Presidential candidate and incumbent president Vladimir Putin has made the most of the administrative resource available to him, the newspaper writes. Not only has he dismissed one government and appointed another one, but he has also carried out the reform of the executive branch, which was described by the most sensitive members of the new cabinet as "the most serious in 100 years". It is too early to assess how effective the new structure will be. Moreover, sceptics say that it does not provide any guarantees that the number of bureaucrats will not grow or that its administrative power will not increase.
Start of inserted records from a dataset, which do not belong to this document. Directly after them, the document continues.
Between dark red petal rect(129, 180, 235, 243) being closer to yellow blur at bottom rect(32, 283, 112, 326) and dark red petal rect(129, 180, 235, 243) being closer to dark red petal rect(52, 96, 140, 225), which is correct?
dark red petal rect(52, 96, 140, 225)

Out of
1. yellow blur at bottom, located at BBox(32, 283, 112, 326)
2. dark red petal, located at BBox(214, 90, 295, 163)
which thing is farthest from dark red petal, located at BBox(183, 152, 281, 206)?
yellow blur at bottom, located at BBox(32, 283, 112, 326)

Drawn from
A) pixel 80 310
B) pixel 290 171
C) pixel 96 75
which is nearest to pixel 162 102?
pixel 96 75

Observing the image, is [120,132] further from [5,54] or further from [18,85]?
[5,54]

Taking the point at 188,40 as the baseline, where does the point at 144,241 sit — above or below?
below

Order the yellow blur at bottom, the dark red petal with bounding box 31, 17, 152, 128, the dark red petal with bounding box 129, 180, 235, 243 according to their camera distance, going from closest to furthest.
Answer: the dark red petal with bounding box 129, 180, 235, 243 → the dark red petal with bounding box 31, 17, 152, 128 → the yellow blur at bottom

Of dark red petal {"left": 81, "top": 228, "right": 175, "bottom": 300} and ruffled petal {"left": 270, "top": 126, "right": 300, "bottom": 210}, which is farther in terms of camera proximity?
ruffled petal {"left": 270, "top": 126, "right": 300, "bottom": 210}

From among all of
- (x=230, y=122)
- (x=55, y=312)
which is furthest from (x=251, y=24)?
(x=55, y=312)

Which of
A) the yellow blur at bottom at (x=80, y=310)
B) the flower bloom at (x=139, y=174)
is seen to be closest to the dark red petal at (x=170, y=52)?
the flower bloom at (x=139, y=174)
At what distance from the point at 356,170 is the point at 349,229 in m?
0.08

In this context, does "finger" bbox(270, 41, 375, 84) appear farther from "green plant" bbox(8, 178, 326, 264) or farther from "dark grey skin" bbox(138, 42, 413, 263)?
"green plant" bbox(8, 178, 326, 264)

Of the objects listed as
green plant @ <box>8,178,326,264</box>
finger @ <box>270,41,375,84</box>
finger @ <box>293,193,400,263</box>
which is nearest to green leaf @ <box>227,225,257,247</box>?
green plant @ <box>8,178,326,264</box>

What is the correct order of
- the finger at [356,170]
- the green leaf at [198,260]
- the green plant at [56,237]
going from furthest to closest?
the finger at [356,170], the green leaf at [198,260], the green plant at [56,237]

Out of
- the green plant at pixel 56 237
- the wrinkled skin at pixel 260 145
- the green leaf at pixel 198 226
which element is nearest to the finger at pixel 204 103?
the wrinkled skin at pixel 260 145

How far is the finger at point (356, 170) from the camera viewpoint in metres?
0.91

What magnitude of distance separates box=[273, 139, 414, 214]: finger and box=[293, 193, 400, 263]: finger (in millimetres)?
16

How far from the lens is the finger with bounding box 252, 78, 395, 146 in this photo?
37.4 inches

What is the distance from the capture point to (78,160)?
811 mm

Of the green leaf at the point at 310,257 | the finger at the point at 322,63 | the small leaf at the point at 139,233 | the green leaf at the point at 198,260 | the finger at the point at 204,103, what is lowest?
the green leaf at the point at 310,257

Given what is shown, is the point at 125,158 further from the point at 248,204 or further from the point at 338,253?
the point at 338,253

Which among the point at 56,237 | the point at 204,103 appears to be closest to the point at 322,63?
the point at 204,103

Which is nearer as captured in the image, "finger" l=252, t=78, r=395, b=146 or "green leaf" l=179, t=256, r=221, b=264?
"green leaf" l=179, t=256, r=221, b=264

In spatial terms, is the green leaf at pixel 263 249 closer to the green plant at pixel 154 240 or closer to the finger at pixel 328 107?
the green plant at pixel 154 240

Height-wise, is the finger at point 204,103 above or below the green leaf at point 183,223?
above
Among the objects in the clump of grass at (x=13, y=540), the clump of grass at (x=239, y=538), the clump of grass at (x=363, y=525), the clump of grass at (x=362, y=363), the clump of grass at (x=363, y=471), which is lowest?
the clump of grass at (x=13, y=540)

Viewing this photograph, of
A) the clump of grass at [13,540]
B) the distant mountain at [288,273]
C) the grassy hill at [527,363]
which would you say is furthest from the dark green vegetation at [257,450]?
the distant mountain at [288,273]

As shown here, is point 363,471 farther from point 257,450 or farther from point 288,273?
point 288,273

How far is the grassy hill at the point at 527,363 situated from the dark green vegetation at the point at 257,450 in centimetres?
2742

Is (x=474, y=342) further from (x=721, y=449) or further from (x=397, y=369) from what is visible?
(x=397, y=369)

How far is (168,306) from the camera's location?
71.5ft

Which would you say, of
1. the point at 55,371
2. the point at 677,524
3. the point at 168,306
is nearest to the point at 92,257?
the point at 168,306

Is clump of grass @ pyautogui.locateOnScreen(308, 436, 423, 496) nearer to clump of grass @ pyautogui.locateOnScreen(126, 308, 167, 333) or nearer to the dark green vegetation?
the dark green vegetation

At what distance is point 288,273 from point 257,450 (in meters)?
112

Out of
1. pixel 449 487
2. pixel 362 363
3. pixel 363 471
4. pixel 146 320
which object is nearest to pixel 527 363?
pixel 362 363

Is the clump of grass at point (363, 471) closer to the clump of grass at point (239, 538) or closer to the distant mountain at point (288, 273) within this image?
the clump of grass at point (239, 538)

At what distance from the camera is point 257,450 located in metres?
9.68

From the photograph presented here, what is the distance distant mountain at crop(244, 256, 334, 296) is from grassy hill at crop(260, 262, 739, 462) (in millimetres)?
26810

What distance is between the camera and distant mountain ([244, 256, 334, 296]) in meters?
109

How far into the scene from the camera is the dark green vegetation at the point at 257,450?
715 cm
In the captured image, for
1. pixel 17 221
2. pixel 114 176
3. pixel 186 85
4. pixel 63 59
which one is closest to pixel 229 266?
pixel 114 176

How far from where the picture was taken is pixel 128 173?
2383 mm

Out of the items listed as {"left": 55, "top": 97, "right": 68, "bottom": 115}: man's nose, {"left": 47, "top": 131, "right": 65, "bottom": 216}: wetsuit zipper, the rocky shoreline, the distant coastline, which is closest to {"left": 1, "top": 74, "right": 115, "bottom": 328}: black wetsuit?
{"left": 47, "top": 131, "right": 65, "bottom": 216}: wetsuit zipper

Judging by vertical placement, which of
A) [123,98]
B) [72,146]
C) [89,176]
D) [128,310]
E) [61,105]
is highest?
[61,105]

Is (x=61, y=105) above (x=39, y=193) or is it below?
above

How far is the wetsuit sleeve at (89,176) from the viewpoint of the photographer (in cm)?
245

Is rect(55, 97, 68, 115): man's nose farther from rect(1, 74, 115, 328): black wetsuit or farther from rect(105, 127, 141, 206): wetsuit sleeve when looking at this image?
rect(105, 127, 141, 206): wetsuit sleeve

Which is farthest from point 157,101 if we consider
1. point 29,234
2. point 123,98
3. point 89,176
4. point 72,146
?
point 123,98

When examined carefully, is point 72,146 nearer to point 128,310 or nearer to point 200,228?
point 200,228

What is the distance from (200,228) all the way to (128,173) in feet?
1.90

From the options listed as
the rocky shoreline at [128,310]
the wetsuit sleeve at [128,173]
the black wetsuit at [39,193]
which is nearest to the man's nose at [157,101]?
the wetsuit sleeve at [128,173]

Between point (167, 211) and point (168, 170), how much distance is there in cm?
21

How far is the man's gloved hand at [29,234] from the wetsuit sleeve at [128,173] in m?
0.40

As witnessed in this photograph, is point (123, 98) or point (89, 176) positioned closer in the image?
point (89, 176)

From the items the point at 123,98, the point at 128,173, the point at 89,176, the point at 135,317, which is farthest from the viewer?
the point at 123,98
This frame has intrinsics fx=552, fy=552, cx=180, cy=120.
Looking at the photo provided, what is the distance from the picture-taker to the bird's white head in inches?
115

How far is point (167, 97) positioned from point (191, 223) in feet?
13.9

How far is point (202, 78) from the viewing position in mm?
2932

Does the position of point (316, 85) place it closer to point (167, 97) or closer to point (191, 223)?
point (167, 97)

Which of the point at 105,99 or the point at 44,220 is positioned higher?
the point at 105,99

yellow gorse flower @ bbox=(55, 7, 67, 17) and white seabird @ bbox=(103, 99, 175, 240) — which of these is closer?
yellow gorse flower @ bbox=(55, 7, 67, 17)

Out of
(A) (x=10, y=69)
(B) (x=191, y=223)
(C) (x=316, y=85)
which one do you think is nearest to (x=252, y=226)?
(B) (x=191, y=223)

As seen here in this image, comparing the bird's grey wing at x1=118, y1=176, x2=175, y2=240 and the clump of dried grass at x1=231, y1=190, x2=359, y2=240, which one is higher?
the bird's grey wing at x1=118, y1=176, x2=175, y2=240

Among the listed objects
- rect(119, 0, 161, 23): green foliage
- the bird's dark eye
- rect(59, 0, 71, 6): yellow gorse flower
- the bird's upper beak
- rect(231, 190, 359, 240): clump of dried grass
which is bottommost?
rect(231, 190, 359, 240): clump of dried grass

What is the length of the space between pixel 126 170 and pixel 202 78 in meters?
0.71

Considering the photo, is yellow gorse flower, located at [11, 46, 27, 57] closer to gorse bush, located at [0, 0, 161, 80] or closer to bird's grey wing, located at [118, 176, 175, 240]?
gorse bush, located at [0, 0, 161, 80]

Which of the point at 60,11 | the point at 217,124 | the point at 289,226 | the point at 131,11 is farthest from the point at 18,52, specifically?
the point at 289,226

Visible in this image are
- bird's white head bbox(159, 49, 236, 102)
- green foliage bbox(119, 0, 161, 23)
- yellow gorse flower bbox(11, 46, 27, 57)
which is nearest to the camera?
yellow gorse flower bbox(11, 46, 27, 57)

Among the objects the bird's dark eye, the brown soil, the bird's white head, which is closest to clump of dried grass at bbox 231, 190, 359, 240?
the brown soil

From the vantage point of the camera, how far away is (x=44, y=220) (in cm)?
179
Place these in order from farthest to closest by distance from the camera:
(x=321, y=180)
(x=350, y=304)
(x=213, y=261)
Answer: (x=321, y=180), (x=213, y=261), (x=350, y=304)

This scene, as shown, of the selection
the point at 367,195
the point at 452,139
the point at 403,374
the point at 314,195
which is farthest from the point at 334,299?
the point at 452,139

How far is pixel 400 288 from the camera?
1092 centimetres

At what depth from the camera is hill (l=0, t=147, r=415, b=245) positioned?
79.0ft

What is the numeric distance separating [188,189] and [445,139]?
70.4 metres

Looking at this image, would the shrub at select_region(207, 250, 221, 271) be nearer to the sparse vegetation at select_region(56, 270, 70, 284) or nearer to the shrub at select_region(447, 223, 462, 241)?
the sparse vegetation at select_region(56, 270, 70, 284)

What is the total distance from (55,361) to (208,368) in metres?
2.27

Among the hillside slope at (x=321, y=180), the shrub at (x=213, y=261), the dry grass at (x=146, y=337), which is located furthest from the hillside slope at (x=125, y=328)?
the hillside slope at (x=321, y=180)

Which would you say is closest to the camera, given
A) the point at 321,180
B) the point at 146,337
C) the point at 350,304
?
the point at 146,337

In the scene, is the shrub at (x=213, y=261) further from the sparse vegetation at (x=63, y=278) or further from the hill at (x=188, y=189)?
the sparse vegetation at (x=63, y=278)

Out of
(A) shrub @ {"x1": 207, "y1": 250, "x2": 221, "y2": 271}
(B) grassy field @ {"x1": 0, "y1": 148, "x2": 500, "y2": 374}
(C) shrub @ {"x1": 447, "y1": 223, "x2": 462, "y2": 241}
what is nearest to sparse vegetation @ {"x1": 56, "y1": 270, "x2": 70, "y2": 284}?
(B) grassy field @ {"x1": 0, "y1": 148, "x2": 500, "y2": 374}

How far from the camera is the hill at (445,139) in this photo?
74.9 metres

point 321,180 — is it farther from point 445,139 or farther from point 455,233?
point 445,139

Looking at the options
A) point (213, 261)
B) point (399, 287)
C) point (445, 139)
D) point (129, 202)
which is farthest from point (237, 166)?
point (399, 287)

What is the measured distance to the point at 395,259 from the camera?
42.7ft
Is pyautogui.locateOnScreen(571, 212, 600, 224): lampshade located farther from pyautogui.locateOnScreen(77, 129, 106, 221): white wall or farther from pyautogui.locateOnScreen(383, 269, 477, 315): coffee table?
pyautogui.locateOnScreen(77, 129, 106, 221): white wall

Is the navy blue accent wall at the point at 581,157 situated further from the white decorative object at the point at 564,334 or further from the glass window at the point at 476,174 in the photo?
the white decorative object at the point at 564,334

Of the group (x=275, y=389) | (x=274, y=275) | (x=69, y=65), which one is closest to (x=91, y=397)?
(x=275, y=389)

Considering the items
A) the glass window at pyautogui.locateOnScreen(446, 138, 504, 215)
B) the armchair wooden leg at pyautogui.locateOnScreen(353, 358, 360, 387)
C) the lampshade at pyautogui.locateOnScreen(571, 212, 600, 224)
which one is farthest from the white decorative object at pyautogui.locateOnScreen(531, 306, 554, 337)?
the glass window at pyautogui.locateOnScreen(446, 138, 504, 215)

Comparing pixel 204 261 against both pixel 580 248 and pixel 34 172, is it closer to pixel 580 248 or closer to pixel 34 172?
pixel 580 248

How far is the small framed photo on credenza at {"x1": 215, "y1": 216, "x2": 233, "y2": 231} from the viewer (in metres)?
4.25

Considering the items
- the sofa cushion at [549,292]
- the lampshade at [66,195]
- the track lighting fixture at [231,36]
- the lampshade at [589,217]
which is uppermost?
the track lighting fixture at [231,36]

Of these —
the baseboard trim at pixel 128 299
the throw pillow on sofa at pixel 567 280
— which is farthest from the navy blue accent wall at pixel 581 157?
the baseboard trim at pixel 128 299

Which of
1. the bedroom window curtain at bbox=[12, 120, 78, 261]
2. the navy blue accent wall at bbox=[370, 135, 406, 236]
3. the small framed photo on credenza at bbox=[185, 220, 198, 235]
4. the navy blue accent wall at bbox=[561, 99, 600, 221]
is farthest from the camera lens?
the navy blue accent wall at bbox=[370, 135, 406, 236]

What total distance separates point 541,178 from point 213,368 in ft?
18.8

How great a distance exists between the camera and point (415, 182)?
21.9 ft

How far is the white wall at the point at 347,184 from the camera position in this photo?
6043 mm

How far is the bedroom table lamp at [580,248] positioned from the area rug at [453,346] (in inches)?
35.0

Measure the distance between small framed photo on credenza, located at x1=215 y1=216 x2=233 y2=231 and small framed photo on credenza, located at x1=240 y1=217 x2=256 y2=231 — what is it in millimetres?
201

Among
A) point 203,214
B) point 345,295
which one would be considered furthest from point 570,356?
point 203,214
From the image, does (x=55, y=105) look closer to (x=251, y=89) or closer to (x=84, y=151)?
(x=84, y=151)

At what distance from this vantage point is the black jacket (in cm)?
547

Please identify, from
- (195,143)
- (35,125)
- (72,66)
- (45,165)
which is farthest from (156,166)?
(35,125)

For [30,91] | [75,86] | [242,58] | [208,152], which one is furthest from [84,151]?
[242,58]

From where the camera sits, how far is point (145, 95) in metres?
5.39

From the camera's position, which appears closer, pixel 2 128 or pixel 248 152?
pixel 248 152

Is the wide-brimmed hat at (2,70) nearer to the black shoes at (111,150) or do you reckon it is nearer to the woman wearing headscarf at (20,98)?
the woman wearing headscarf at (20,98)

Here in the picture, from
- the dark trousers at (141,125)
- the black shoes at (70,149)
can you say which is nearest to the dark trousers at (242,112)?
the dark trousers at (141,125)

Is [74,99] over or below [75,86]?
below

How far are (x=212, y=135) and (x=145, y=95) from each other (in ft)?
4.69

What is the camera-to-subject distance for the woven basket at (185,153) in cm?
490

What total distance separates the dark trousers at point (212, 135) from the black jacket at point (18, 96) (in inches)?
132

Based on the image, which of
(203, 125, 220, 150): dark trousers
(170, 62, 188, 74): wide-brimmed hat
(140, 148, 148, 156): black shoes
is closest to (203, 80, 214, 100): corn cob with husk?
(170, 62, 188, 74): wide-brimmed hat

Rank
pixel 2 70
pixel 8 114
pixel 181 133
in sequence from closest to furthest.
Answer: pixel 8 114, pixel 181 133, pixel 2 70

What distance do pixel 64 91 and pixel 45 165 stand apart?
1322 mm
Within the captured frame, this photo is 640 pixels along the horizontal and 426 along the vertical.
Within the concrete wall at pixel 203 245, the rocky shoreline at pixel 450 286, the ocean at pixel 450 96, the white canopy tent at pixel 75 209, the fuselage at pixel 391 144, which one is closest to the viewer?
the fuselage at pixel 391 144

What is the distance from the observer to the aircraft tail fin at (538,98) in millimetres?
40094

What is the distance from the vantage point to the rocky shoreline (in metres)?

"The key factor is that Alexei Kudrin and German Gref remain in the government. They are crucial figures that mean that the course for liberal economic reforms will continue", Yevgeny Yasin, head of the Higher School of Economics, told Vremya Novostei.

KOMMERSANT

Presidential hopeful Irina Khakamada has presented her election programme, which, according to her, will become the platform of a democratic opposition party with the preliminary name "Svobodnaya Rossiya" (Free Russia), Kommersant reports. Ms Khakamada intends to get down to establishing the party immediately after the March 14 presidential elections. She hopes that the party will be financed by major businessmen who "have nothing to lose".

NEZAVISIMAYA GAZETA

As election day approaches, tension in the law enforcement bodies is becoming increasingly evident, Nezavisimaya Gazeta writes. Since March 5, 300,000 policemen have been guarding the 94,400 polling stations around the clock, with each of the stations receiving a sniffer dog and handler, as well as explosive experts, the newspaper informs its readers. Police detachments patrolling the streets and the metro stations in Moscow have been reinforced, while unprecedented security measures have been taken at airports, in commuter trains, as well as roads into the city.

GAZETA

Moscow suffers from a lack of teachers. In a bid to attract teachers to schools, the authorities intend to double the local weighting payments to teachers' standard wages and to introduce a 40% increase for young specialists, Gazeta writes. Apart from this, the Moscow education department and the Moscow Duma (the city parliament) propose to introduce amendments to the federal law "On Alternative Civil Service" that would allow conscription-age teachers "to fulfil their duty to the motherland without leaving the classroom".